Life West Gladiatrix
- Founded: 2014
- Location: Hayward, California
- Coach: Adriaan Ferris
- League: Women's Premier League

Official website
- www.lifewestrugby.com

= Life West Gladiatrix =

Life West Gladiatrix are a women's rugby union club based in Hayward, California, United States. The Gladiatrix are named after ancient female Gladiators who were fierce and ruthless in combat and were the equivalent of their male counterparts. They were formed in the fall of 2014 and took the field for the first time in January 2015.

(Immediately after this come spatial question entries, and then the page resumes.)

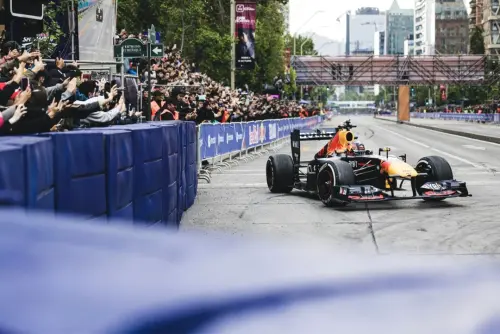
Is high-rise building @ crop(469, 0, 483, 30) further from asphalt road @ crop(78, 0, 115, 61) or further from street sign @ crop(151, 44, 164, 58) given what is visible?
street sign @ crop(151, 44, 164, 58)

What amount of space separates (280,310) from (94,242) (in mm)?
437

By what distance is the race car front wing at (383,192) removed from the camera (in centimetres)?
1273

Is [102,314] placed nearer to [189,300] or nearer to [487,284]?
[189,300]

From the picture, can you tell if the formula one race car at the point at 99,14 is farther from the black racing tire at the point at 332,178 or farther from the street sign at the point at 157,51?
the black racing tire at the point at 332,178

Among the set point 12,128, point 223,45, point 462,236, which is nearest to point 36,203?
point 12,128

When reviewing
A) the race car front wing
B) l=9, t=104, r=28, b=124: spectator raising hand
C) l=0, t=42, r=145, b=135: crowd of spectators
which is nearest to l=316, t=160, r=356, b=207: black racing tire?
the race car front wing

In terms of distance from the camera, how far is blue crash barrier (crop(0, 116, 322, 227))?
13.3ft

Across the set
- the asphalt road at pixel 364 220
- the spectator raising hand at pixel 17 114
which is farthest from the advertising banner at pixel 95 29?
A: the spectator raising hand at pixel 17 114

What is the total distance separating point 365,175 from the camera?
13.9 metres

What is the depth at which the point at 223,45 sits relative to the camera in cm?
4691

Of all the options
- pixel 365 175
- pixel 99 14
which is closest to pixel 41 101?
pixel 365 175

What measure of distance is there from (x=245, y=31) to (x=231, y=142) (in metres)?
17.7

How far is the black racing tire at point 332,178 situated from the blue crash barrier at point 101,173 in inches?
87.2

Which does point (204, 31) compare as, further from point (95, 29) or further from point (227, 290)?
point (227, 290)
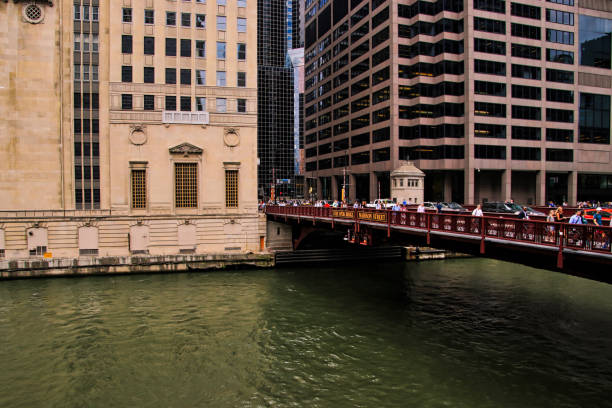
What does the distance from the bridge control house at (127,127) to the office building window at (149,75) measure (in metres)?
0.10

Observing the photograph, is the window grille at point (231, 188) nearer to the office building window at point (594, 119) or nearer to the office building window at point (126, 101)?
the office building window at point (126, 101)

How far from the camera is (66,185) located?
4181cm

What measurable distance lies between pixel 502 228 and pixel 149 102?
1497 inches

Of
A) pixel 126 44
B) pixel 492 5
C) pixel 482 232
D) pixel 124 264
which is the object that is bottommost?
pixel 124 264

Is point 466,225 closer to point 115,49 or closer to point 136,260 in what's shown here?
point 136,260

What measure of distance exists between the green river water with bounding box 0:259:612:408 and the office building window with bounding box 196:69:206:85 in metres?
22.7

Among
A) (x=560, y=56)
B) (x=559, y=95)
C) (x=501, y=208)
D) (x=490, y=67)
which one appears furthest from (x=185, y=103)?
(x=560, y=56)

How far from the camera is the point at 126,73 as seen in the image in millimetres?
43125

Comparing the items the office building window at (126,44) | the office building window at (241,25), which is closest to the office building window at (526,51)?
the office building window at (241,25)

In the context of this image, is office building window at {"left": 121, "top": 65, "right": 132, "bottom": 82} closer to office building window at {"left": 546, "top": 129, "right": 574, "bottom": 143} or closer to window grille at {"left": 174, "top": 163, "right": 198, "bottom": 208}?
window grille at {"left": 174, "top": 163, "right": 198, "bottom": 208}

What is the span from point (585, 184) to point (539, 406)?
76.0 meters

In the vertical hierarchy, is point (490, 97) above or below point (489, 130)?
above

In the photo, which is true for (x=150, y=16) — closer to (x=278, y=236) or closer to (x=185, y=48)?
(x=185, y=48)

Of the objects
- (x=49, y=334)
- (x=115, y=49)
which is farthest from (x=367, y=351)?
(x=115, y=49)
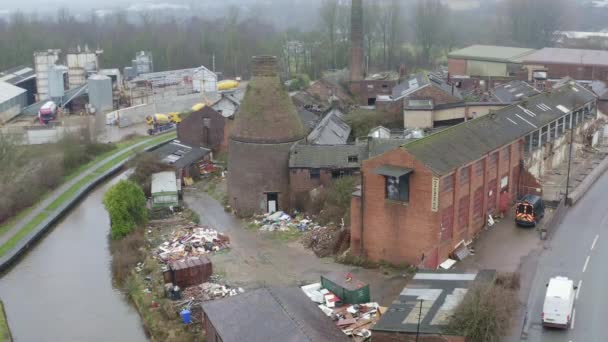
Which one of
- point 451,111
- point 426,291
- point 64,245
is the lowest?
point 64,245

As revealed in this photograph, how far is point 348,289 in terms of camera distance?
20016mm

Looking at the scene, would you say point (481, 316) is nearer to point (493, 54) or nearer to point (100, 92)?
point (493, 54)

They have won several National Championship titles since then, they won the Division 2 championships in 2016 and 2026, while adding Division 1 championships in 2017 and 2018. 2019 saw them entering the Women's Premier League for the first time and reaching the finals.

== History ==
=== Life West Rugby ===
Dr. Brian Kelly (former President of Life Chiropractic College West) and his colleague Dr. Bruce Chester, established Life West Rugby in late 2013. Dr. Kelly grew up in New Zealand and wanted to establish a top-level rugby program which was realized on January 11, 2014, when the Life West Men's team, the Gladiators, played their first ever league match.

Dr. Kelly wanted to develop a program from the beginning that showcased excellence in rugby and chiropractic. He also wanted to enhance college pride and introduce chiropractic to a wider community. The program provided opportunities for students, alumni, chiropractors and the local community to be involved with the team.